## WRITTEN EXERCISE
Copy the records below, substituting "crumbling stone wall" for every occurrence of "ruined stone wall" and leaving everything else unchanged.

## DATA RECORDS

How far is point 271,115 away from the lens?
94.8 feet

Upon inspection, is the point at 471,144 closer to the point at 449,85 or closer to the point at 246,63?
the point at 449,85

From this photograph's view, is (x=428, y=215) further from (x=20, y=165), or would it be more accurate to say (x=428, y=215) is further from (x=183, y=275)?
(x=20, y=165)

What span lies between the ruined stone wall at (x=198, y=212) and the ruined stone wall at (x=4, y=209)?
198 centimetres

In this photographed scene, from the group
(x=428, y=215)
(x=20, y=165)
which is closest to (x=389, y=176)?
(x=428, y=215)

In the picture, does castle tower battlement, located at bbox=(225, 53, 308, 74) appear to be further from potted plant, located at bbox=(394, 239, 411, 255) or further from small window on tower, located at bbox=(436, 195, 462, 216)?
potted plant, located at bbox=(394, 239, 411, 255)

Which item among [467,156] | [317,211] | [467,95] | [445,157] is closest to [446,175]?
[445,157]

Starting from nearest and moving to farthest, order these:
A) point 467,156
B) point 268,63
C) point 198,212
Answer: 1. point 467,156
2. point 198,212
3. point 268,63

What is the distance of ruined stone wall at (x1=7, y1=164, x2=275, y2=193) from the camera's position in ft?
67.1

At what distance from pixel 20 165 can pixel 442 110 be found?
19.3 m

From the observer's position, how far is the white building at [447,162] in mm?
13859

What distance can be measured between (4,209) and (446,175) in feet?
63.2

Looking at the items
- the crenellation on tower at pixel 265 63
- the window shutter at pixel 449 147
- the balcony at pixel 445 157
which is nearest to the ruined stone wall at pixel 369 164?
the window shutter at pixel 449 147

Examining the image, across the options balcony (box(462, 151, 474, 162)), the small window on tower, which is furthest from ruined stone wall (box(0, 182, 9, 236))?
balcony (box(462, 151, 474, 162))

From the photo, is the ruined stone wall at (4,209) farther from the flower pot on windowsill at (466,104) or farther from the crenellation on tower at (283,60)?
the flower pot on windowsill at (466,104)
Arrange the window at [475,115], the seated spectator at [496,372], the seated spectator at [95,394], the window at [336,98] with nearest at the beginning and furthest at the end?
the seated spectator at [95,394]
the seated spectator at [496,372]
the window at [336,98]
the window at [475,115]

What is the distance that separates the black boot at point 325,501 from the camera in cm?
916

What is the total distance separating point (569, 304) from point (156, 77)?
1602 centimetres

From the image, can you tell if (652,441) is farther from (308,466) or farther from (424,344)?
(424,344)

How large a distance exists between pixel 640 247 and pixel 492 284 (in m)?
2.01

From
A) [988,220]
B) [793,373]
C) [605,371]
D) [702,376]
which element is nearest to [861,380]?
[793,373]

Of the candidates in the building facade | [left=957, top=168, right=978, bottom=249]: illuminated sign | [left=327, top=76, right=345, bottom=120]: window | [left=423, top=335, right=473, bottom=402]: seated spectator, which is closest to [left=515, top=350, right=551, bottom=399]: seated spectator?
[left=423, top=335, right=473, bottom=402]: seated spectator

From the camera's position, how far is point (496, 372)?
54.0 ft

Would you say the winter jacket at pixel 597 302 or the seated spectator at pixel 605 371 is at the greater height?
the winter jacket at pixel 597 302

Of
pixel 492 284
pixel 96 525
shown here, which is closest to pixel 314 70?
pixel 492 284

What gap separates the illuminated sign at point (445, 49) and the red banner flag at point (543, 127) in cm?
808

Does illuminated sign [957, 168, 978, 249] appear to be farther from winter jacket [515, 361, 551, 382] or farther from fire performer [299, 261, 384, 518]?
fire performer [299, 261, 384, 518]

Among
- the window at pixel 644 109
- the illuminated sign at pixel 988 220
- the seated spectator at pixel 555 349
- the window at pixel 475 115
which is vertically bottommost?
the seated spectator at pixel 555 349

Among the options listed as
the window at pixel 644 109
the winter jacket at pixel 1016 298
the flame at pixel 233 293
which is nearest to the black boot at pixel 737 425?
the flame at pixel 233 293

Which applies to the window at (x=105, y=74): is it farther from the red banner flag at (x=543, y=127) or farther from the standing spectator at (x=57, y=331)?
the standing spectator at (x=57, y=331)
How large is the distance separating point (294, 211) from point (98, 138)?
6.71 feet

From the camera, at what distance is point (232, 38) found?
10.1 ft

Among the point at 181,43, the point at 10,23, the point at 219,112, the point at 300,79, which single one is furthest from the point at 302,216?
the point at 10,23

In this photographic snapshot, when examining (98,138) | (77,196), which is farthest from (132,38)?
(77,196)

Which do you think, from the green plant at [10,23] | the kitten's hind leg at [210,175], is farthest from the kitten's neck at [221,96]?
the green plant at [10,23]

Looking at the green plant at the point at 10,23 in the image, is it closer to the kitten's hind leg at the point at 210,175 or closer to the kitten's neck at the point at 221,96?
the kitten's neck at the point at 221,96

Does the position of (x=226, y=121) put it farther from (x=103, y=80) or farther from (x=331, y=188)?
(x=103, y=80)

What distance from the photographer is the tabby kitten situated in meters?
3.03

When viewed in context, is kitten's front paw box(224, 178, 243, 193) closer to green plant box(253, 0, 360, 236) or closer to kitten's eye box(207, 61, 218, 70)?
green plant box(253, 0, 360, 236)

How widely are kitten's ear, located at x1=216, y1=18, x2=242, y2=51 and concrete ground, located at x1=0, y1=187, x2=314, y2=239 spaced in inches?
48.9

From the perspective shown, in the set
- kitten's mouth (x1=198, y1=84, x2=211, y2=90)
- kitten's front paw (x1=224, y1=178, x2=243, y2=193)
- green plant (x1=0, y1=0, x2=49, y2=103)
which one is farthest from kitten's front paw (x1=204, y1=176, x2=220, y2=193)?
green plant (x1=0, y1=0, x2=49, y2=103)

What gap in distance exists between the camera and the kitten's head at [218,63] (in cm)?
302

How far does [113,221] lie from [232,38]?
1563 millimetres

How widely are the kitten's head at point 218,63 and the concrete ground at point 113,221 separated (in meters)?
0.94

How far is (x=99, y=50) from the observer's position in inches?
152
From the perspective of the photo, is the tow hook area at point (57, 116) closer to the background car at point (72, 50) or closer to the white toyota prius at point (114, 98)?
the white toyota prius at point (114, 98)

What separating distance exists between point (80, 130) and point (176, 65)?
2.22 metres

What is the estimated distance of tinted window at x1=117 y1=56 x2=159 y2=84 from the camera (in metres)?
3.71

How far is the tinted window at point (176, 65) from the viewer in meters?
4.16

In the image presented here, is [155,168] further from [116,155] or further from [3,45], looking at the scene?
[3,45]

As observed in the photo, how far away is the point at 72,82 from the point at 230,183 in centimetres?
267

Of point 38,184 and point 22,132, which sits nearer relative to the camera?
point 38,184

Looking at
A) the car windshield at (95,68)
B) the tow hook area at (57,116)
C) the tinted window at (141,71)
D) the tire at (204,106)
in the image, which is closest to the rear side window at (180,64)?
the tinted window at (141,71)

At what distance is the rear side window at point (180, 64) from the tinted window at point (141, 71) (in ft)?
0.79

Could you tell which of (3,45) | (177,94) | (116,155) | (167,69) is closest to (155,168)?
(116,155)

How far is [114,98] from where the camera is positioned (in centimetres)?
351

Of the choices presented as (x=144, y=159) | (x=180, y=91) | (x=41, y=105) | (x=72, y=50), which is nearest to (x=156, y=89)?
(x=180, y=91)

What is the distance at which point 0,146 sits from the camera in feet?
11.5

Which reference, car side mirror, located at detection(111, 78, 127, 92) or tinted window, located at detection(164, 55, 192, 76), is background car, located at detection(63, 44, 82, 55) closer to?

## EXPECTED ANSWER
How far is point 271,115 away from the lens?
94.8 feet

Upon inspection, is the point at 471,144 closer to the point at 449,85 or closer to the point at 246,63?
the point at 449,85

From this photograph's view, is (x=428, y=215) further from (x=20, y=165), or would it be more accurate to say (x=428, y=215) is further from (x=183, y=275)?
(x=20, y=165)

What span lies between the crumbling stone wall at (x=198, y=212) and the crumbling stone wall at (x=4, y=209)?
198 centimetres

In this photographed scene, from the group
(x=428, y=215)
(x=20, y=165)
which is closest to (x=389, y=176)?
(x=428, y=215)

In the picture, does castle tower battlement, located at bbox=(225, 53, 308, 74) appear to be further from potted plant, located at bbox=(394, 239, 411, 255) or further from small window on tower, located at bbox=(436, 195, 462, 216)?
potted plant, located at bbox=(394, 239, 411, 255)

Which item among [467,156] | [317,211] | [467,95] | [445,157] is closest to [446,175]?
[445,157]

Starting from nearest and moving to farthest, order these:
A) point 467,156
B) point 268,63
C) point 198,212
Answer: 1. point 467,156
2. point 198,212
3. point 268,63

What is the distance of crumbling stone wall at (x1=7, y1=164, x2=275, y2=193) from the camera's position in ft?
67.1

At what distance from pixel 20 165 can pixel 442 110 be found?
19.3 m

From the observer's position, how far is the white building at [447,162] in mm?
13859

What distance can be measured between (4,209) and (446,175) in feet?
63.2

Looking at the items
- the crenellation on tower at pixel 265 63
- the window shutter at pixel 449 147
- the balcony at pixel 445 157
which is nearest to the crumbling stone wall at pixel 369 164?
the window shutter at pixel 449 147

Examining the image, across the options balcony (box(462, 151, 474, 162)), the small window on tower, which is furthest from crumbling stone wall (box(0, 182, 9, 236))?
balcony (box(462, 151, 474, 162))

From the photo, is the crumbling stone wall at (4,209) farther from the flower pot on windowsill at (466,104) or farther from the crenellation on tower at (283,60)?
the flower pot on windowsill at (466,104)
Arrange the window at [475,115], the seated spectator at [496,372], the seated spectator at [95,394], the window at [336,98] with nearest at the beginning and furthest at the end?
the seated spectator at [95,394]
the seated spectator at [496,372]
the window at [336,98]
the window at [475,115]

What is the distance that separates the black boot at point 325,501 from the camera in cm?
916

What is the total distance separating point (569, 304) from point (156, 77)?
1602 centimetres

From the image, can you tell if (652,441) is farther from (308,466) or farther from (424,344)?
(424,344)

How large a distance exists between pixel 640 247 and pixel 492 284 (in m)?
2.01

From
A) [988,220]
B) [793,373]
C) [605,371]
D) [702,376]
which element is nearest to [861,380]?
[793,373]

Of the candidates in the building facade | [left=957, top=168, right=978, bottom=249]: illuminated sign | [left=327, top=76, right=345, bottom=120]: window | [left=423, top=335, right=473, bottom=402]: seated spectator, which is closest to [left=515, top=350, right=551, bottom=399]: seated spectator?
[left=423, top=335, right=473, bottom=402]: seated spectator

From the camera's position, how far is point (496, 372)?
54.0 ft

Would you say the winter jacket at pixel 597 302 or the seated spectator at pixel 605 371 is at the greater height?
the winter jacket at pixel 597 302

Of
pixel 492 284
pixel 96 525
shown here, which is closest to pixel 314 70?
pixel 492 284

What gap separates the illuminated sign at point (445, 49) and the red banner flag at point (543, 127) in cm?
808

Does illuminated sign [957, 168, 978, 249] appear to be farther from winter jacket [515, 361, 551, 382] or farther from fire performer [299, 261, 384, 518]?
fire performer [299, 261, 384, 518]

Among
- the window at pixel 644 109
- the illuminated sign at pixel 988 220
- the seated spectator at pixel 555 349
- the window at pixel 475 115
which is vertically bottommost?
the seated spectator at pixel 555 349

Among the options listed as
the window at pixel 644 109
the winter jacket at pixel 1016 298
the flame at pixel 233 293
which is nearest to the black boot at pixel 737 425?
the flame at pixel 233 293

Which applies to the window at (x=105, y=74): is it farther from the red banner flag at (x=543, y=127) or farther from the standing spectator at (x=57, y=331)?
the standing spectator at (x=57, y=331)
How large is the distance separating point (294, 211) from point (98, 138)?
6.71 feet

From the camera, at what distance is point (232, 38) found?
10.1 ft

Among the point at 181,43, the point at 10,23, the point at 219,112, the point at 300,79, which single one is furthest from the point at 302,216?
the point at 10,23

In this photographic snapshot, when examining (98,138) | (77,196), which is farthest from (132,38)?
(77,196)

Which do you think, from the green plant at [10,23] | the kitten's hind leg at [210,175], is farthest from the kitten's neck at [221,96]?
the green plant at [10,23]

Looking at the green plant at the point at 10,23 in the image, is it closer to the kitten's hind leg at the point at 210,175 or closer to the kitten's neck at the point at 221,96?
the kitten's neck at the point at 221,96

Does the position of (x=226, y=121) put it farther from (x=103, y=80) or farther from (x=331, y=188)?
(x=103, y=80)

What distance from the photographer is the tabby kitten situated in meters?
3.03

When viewed in context, is kitten's front paw box(224, 178, 243, 193) closer to green plant box(253, 0, 360, 236) or closer to kitten's eye box(207, 61, 218, 70)?
green plant box(253, 0, 360, 236)

How widely are kitten's ear, located at x1=216, y1=18, x2=242, y2=51 and concrete ground, located at x1=0, y1=187, x2=314, y2=239 spaced in inches?
48.9

From the perspective shown, in the set
- kitten's mouth (x1=198, y1=84, x2=211, y2=90)
- kitten's front paw (x1=224, y1=178, x2=243, y2=193)
- green plant (x1=0, y1=0, x2=49, y2=103)
which one is farthest from kitten's front paw (x1=204, y1=176, x2=220, y2=193)?
green plant (x1=0, y1=0, x2=49, y2=103)

What gap in distance exists between the camera and the kitten's head at [218,63] (in cm)?
302

How far does [113,221] lie from [232,38]?
1563 millimetres

How widely are the kitten's head at point 218,63 and the concrete ground at point 113,221 separated (in meters)?
0.94

How far is (x=99, y=50) from the observer's position in inches?
152
From the perspective of the photo, is the tow hook area at point (57, 116) closer to the background car at point (72, 50) or closer to the white toyota prius at point (114, 98)?
the white toyota prius at point (114, 98)

What separating distance exists between point (80, 130) and point (176, 65)?
2.22 metres

What is the estimated distance of tinted window at x1=117 y1=56 x2=159 y2=84 from the camera (in metres)?
3.71

How far is the tinted window at point (176, 65) from the viewer in meters?
4.16

In the image presented here, is [155,168] further from [116,155] or further from [3,45], looking at the scene?
[3,45]

As observed in the photo, how far away is the point at 72,82 from the point at 230,183 in centimetres?
267

Of point 38,184 and point 22,132, which sits nearer relative to the camera?
point 38,184

Looking at
A) the car windshield at (95,68)
B) the tow hook area at (57,116)
C) the tinted window at (141,71)
D) the tire at (204,106)
in the image, which is closest to the rear side window at (180,64)?
the tinted window at (141,71)

At what distance is the rear side window at point (180, 64) from the tinted window at point (141, 71) (in ft)?
0.79

Could you tell which of (3,45) | (177,94) | (116,155) | (167,69) is closest to (155,168)?
(116,155)

How far is [114,98] from where the camera is positioned (in centimetres)?
351

Of the choices presented as (x=144, y=159) | (x=180, y=91) | (x=41, y=105) | (x=72, y=50), which is nearest to (x=156, y=89)?
(x=180, y=91)

What is the distance at which point 0,146 sits from the camera in feet?
11.5

Which reference, car side mirror, located at detection(111, 78, 127, 92) or tinted window, located at detection(164, 55, 192, 76), is background car, located at detection(63, 44, 82, 55) closer to?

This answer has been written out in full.